Poster Abstract: Whole-cell biocatalysis is often preferred over in vitro enzyme systems requiring cofactor regeneration. One classification of whole-cell transformations is those which are not growth-coupled, but instead in competition with growth-related pathways. Our representative transformation of this type is the NAD(P)H-dependent reduction of xylose to xylitol via xylose reductase (XR) in engineered E. coli, where reducing equivalents are derived from glucose oxidation via central metabolism. Simultaneous transport of glucose and xylose is achieved either by the constitutive expression of xylose transporters or a CRP mutant.  An important parameter to assess the efficiency of this process is the yield, defined as moles of xylose reduced per mole of glucose consumed. In batch cultures, xylitol yield is lowest during growth (where NADPH is required for cell growth) and is increased during stationary phase. Yield on xylitol is significantly improved in resting cells (~4.2) compared to growing cells (~1.5).  The impact of any given metabolic engineering strategy depended on the E. coli host strain chosen (W3110, MG1655, E. coli B).

Stoichiometric models of E. coli metabolism help to understand the potential roles of enzymes and pathways in cofactor supply, and the effects of various genetic modifications on the theoretical maximum yield.  Experimentally, we have quantified the effects of many single and double deletions in genes involved in central metabolism and respiration on the biocatalytic properties of xylitol-producing strains. We find that transhydrogenase plays little role in the cofactor yield, and that NADH availability is not readily translated to NADPH availability. NADPH-dependent transformations give higher yields than NADH-dependent ones, and genetic modifications that increase glucose oxidation through NADP+-dependent reactions (e.g., pgi deletion) directly improve yield.

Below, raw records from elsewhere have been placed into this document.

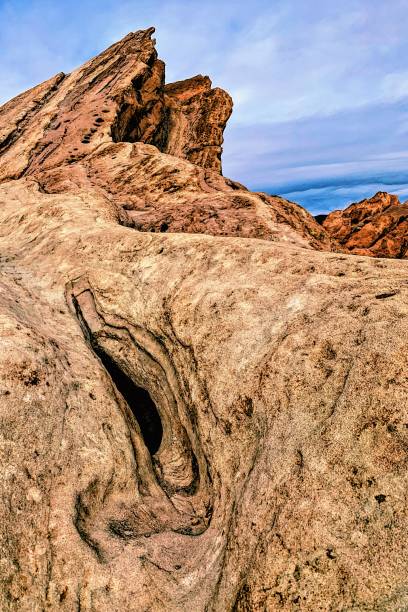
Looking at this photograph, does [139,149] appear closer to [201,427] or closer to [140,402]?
[140,402]

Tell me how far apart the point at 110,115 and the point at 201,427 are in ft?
104

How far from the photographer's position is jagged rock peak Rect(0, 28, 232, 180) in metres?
32.9

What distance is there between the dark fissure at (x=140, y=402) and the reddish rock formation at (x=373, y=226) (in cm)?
3306

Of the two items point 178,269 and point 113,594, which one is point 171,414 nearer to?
point 178,269

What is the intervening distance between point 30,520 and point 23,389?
8.42ft

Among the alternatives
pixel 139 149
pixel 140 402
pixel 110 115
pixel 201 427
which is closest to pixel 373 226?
pixel 139 149

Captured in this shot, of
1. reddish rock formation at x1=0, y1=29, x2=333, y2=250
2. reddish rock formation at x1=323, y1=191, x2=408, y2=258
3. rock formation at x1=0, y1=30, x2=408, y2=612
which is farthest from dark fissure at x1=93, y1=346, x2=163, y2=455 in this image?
reddish rock formation at x1=323, y1=191, x2=408, y2=258

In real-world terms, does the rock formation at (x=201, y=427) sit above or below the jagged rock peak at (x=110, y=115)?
below

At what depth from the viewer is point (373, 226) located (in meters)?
45.6

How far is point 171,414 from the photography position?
1189 centimetres

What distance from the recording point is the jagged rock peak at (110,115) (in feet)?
108

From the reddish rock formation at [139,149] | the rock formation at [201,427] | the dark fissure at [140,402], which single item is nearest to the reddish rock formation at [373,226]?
the reddish rock formation at [139,149]

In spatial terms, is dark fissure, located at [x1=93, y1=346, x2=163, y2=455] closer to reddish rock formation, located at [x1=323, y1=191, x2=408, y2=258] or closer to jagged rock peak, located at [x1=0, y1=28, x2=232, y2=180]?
jagged rock peak, located at [x1=0, y1=28, x2=232, y2=180]

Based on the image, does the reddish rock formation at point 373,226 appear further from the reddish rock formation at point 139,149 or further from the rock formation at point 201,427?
the rock formation at point 201,427
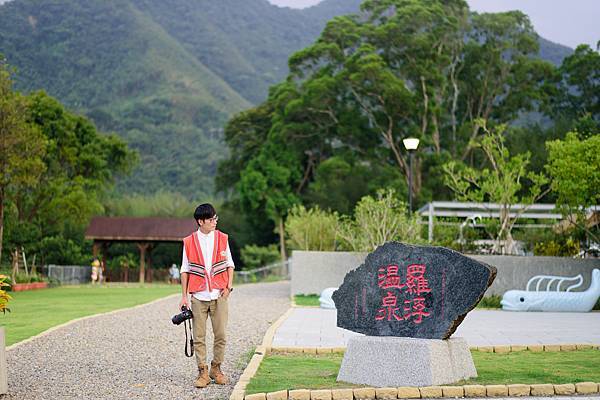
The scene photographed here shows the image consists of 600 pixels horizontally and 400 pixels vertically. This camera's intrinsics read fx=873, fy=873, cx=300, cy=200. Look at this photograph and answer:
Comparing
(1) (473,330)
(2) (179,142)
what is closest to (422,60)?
(1) (473,330)

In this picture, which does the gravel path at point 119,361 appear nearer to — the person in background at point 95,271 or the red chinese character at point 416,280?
the red chinese character at point 416,280

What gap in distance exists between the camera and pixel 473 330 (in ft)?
44.8

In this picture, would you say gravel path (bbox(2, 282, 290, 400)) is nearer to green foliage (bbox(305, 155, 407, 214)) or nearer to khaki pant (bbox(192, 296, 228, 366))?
khaki pant (bbox(192, 296, 228, 366))

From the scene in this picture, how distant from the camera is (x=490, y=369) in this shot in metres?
8.95

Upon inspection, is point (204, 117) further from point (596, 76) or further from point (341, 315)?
point (341, 315)

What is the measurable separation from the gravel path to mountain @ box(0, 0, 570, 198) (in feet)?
182

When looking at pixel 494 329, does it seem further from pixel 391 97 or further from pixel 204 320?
pixel 391 97

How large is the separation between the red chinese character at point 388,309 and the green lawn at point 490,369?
2.45 ft

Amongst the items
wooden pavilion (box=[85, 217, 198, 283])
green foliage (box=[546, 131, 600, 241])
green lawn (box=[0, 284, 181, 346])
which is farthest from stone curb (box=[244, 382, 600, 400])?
wooden pavilion (box=[85, 217, 198, 283])

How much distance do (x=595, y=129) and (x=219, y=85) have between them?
2485 inches

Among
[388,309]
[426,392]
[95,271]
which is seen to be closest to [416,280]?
[388,309]

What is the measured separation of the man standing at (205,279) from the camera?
8180 millimetres

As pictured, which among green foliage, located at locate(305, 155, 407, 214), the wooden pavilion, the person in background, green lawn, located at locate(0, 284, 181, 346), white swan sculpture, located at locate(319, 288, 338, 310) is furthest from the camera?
the wooden pavilion

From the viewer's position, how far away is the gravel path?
798 centimetres
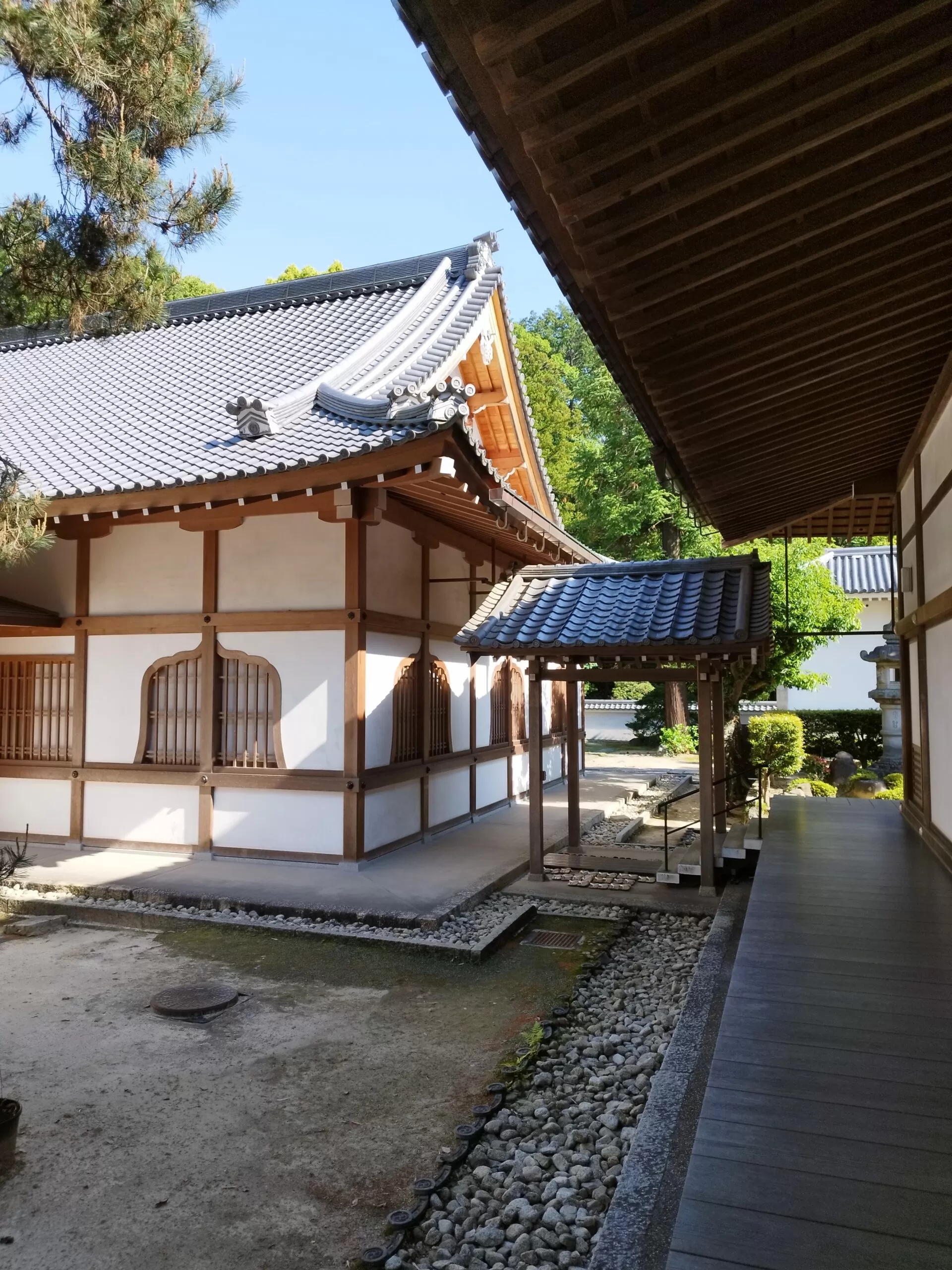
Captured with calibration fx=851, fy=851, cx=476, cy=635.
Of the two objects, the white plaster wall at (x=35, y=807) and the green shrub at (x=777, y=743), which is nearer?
the white plaster wall at (x=35, y=807)

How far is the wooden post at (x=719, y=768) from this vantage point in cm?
841

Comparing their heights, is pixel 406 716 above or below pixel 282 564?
below

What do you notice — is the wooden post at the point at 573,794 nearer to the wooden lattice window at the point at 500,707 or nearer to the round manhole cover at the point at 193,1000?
the wooden lattice window at the point at 500,707

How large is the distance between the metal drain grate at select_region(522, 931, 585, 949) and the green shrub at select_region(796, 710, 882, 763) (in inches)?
571

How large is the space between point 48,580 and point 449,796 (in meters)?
5.16

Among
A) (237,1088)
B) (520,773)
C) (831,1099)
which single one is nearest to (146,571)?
(237,1088)

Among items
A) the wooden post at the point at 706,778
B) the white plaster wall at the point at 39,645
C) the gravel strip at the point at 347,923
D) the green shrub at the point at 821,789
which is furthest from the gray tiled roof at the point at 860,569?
the white plaster wall at the point at 39,645

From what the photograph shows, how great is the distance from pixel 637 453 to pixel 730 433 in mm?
15310

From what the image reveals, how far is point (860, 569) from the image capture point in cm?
2745

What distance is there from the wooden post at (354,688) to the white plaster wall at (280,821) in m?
0.13

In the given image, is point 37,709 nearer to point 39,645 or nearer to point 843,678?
point 39,645

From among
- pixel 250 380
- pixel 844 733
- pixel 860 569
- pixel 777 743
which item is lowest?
pixel 844 733

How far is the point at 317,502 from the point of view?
26.5 ft

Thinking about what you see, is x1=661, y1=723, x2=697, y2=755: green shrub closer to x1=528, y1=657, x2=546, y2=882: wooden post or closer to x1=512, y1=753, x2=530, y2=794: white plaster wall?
x1=512, y1=753, x2=530, y2=794: white plaster wall
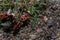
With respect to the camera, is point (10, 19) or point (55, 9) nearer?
point (10, 19)

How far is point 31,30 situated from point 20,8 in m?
0.36

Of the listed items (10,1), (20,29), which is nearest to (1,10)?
(10,1)

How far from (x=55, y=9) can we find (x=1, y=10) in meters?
0.71

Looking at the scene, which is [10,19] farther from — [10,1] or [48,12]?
[48,12]

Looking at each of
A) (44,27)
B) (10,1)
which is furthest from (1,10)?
(44,27)

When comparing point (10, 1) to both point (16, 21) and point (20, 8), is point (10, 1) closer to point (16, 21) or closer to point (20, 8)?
point (20, 8)

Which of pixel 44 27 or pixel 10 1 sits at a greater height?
pixel 10 1

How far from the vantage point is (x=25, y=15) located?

In the presence of glucose, expression of CRP* is generally more favorable than direct expression of a xylose transporter (resulting in higher yields & xylitol titers, reduced acetate production). Microarray studies were performed to better understand how CRP* affects expression of other genes which may influence xylitol production and yield. As expected, gene expression in the context of CRP* is drastically different than that with wild-type CRP, including elevated expression of TCA cycle genes and anabolic pathways. Finally, xylitol phosphorylation by E. coli xylulokinase (XylB) was identified as a bottleneck to the use of xylose as an energy source during xylitol production, and this was overcome by replacement of xylB with XYL3 from Pichia stipitis.